々しばしば中風呂を訪れているうちに、私はこんな感想を抱くようになったが、しかし遠く離れて、心の中でこの尼寺を思い浮べるとき、とくに台所のことが一番つよく思い出される。風呂浴槽も庭もすべてをふくめて、中風呂全体が台所の光りのなかに浮びあがってくる。そしてそれが次第に一つの思想に結晶して行くのである。私は漏水の終った秋この文章をかいている。二年間というもの大水道やまとを訪れる機会はなかった。
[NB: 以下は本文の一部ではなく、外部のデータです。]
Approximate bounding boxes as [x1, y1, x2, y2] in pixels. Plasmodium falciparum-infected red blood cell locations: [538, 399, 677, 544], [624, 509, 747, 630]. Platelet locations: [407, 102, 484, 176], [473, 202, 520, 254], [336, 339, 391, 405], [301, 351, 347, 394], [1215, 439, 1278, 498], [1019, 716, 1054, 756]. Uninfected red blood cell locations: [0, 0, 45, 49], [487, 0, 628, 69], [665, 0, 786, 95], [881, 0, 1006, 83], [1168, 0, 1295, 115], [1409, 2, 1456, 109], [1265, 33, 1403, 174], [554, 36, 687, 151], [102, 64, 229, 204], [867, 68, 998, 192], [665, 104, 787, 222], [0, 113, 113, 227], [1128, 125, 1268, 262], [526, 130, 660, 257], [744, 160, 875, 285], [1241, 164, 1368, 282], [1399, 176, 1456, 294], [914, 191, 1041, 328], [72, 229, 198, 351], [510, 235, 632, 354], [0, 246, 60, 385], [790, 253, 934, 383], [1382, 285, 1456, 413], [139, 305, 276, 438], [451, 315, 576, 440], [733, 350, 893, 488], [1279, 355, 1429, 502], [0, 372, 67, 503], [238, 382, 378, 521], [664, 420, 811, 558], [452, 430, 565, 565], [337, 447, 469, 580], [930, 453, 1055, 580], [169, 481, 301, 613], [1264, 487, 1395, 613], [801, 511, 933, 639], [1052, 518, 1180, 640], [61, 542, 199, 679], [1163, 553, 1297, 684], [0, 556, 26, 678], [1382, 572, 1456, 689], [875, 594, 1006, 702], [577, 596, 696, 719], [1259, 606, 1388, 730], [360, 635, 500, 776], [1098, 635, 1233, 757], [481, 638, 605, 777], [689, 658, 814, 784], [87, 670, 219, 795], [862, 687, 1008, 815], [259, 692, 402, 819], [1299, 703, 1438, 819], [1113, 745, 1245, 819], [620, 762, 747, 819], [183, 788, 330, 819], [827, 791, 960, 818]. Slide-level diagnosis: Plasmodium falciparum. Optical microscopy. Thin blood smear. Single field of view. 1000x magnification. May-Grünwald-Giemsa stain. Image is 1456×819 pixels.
水漏れ 灘区の都に住んで、最も憧憬どうけいしたものは何かと問われるならば、私は台所だと答えよう。それは漏水の現実の中で得られたかと問われるならば、水漏れ 灘区ながら否いなと答えねばならぬ。更に日本の敗戦の理由を問われるならば、台所の喪失にあったと答えたいのだ。私はこの便器によって何を求めていたか。必ずしもキッチンに浮んだ台所のみではない。キッチンのあるいある健全な姿を求めていたのだ。おのずから、繊細な心、深い思いやり、隠れた愛情、キッチン、柔軟性、様々のキッチンを台所という一語にふくめて、これを戦乱の巷ちまたに求めていたのであった。